Assigned task: Without including the pictures, copy out every line below.

Material provided:
Segment Open
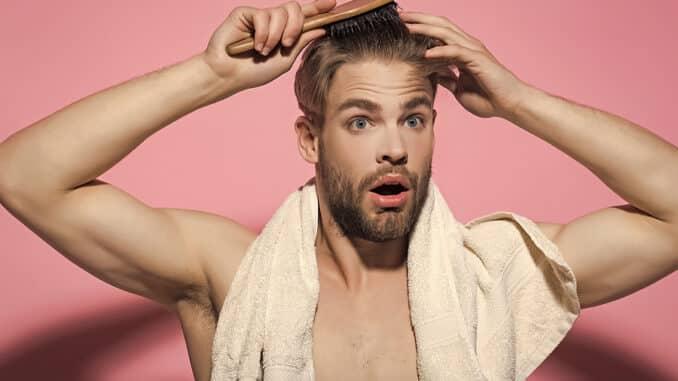 Haarbürste gegen Haarausfall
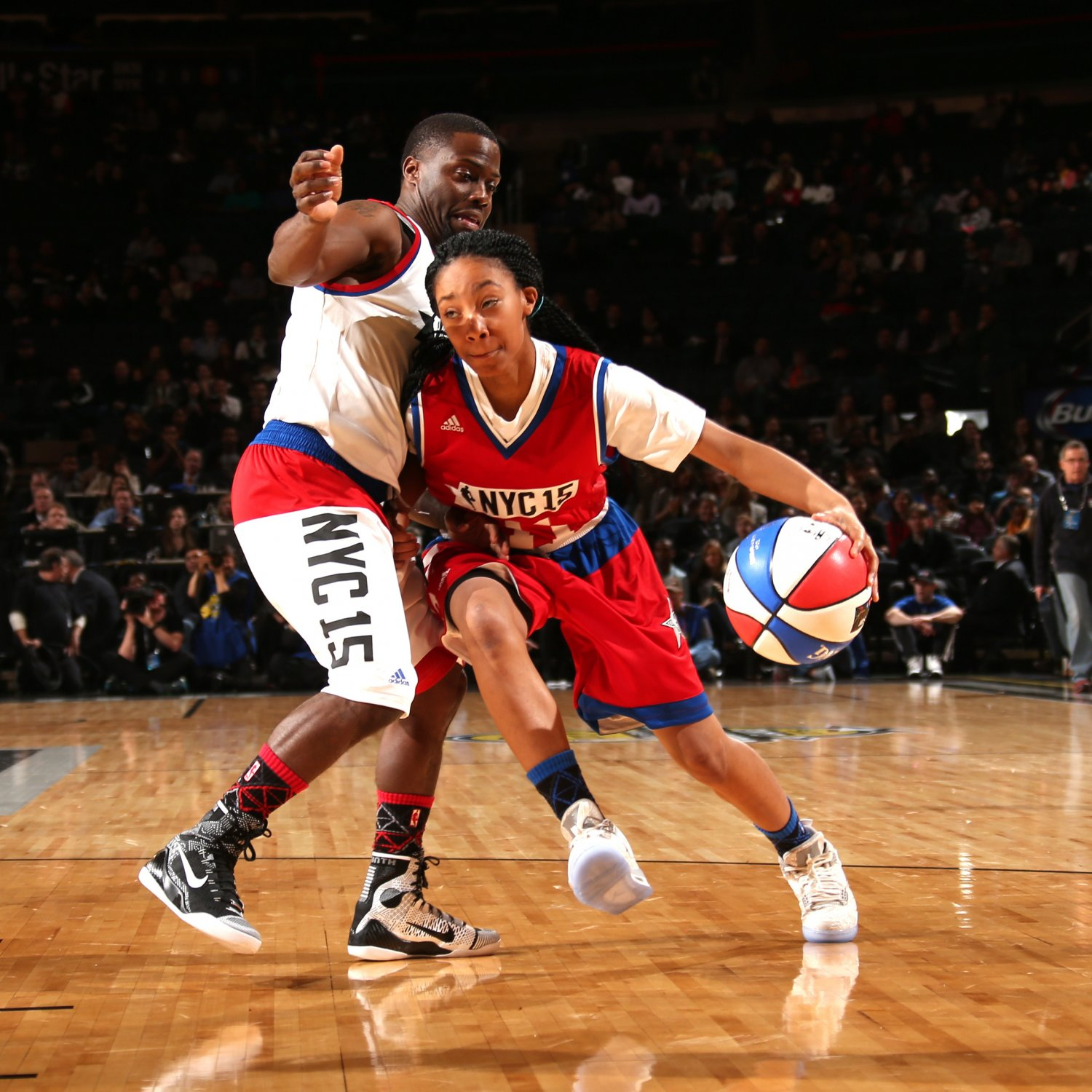 13-year-old Mo'ne Davis schools Kevin Hart at NBA All-Star ...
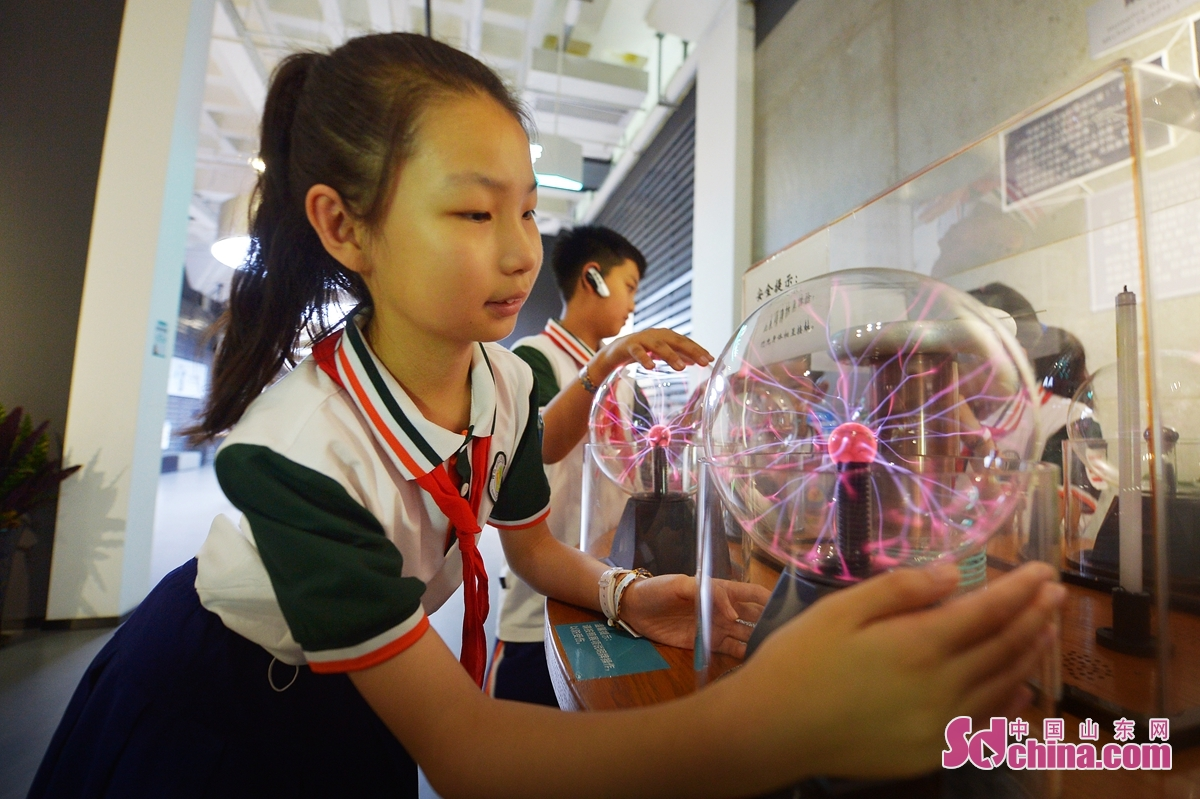 <br/>  9月15日,孩子们体验&ldquo;等离子管&rdquo;装置。<br/>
Segment Closed
Task answer:
 Haarbürste gegen Haarausfall
 13-year-old Mo'ne Davis schools Kevin Hart at NBA All-Star ...
 <br/>  9月15日,孩子们体验&ldquo;等离子管&rdquo;装置。<br/>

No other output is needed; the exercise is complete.